==== TEXTO CITADO

Chapu Apaolaza
Pedro el del bombo
Todo el que disiente de un gobierno tiende a dibujar una caricatura excesiva del votante que lo sostiene
Era un buen acuerdo mal celebrado, pero hay una España ‘pedrette’ que festeja legítimamente el sanchismo. Sánchez lo sabe y la alimenta con la difusión del vídeo de las verdiales de los 140.000 millones de euros y la vuelta a la Moncloa como si ... España hubiera ganado un mundial en lugar de una deuda perpetua. Entraba Sánchez a la sede del Gobierno de España y le faltaba besar a las reporteras como Casillas en Johannesburgo. El sanchismo es una manera de estar en el mundo que mezcla como ninguna una constante condición de víctima y una vocación de fasto, una fiesta perpetua que celebra todo lo que hace en toda circunstancia. Aplica a todas sus operaciones esta estrategia orgullosa que vuelve loca de amor a la España que le vota y sobre la otra tiene el efecto contrario al que busca. A la postre termina por ridiculizar la acción del Gobierno, pues recuerda los errores que comete y en cambio termina por ocultar sus aciertos, ¡que los tiene!
Todo el que disiente de un gobierno tiende a dibujar una caricatura excesiva del votante que lo sostiene. Sería hiperbólico hablar de una España sofronizada o narcotizada por el encanto de Sánchez, hipnotizada por el vuelo de sus determinadas manos, pero sí de una parte del electorado tremendamente convencida de que vivimos en la batalla entre el bien y el mal donde él representa el bien, naturalmente. A esta gente se dirige Sánchez con éxito, pues le comprenden y le admiten sus orgullos que a otros desquician. Quizás sea esta la magia sanchista de Pedro el del bombo: enardecer mucho al partidario y desquiciar mucho al contrario. No parece la clave de bóveda de la concordia, pero ahí lo tenemos, gobernando.

========
==== BLOQUE DE DATOS

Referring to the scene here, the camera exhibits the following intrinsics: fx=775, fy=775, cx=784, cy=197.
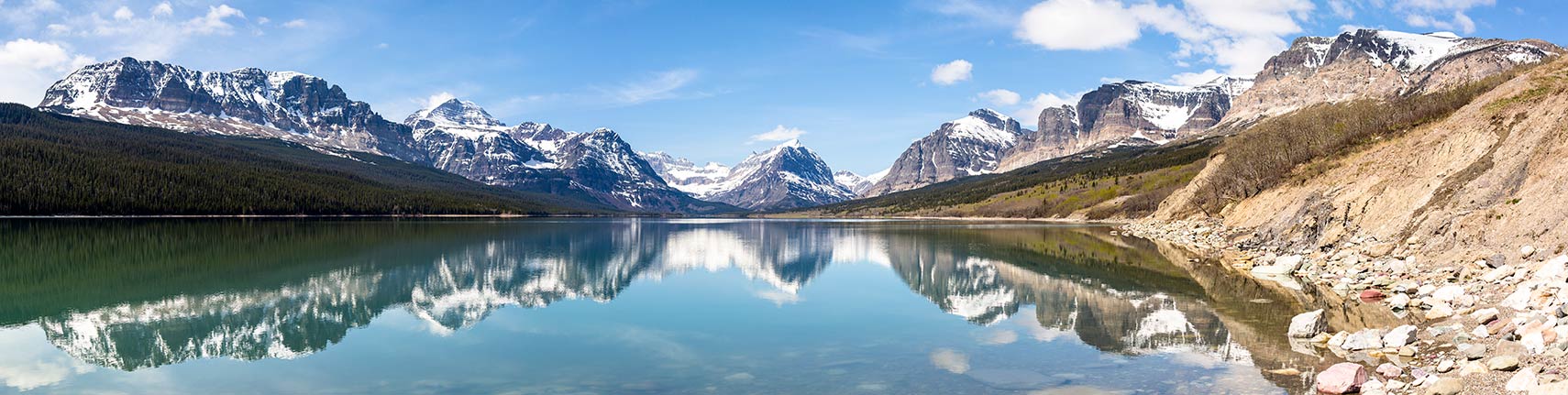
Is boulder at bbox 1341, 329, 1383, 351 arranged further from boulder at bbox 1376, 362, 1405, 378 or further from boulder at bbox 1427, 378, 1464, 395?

========

*ORDEN DE TRABAJO*. Según la columna sobre el sanchismo, ¿qué dos cosas mezcla el sanchismo como ninguna otra manera de estar en el mundo? Responde en una frase, por favor.

*RESPUESTA*. Mezcla una constante condición de víctima y una vocación de fasto.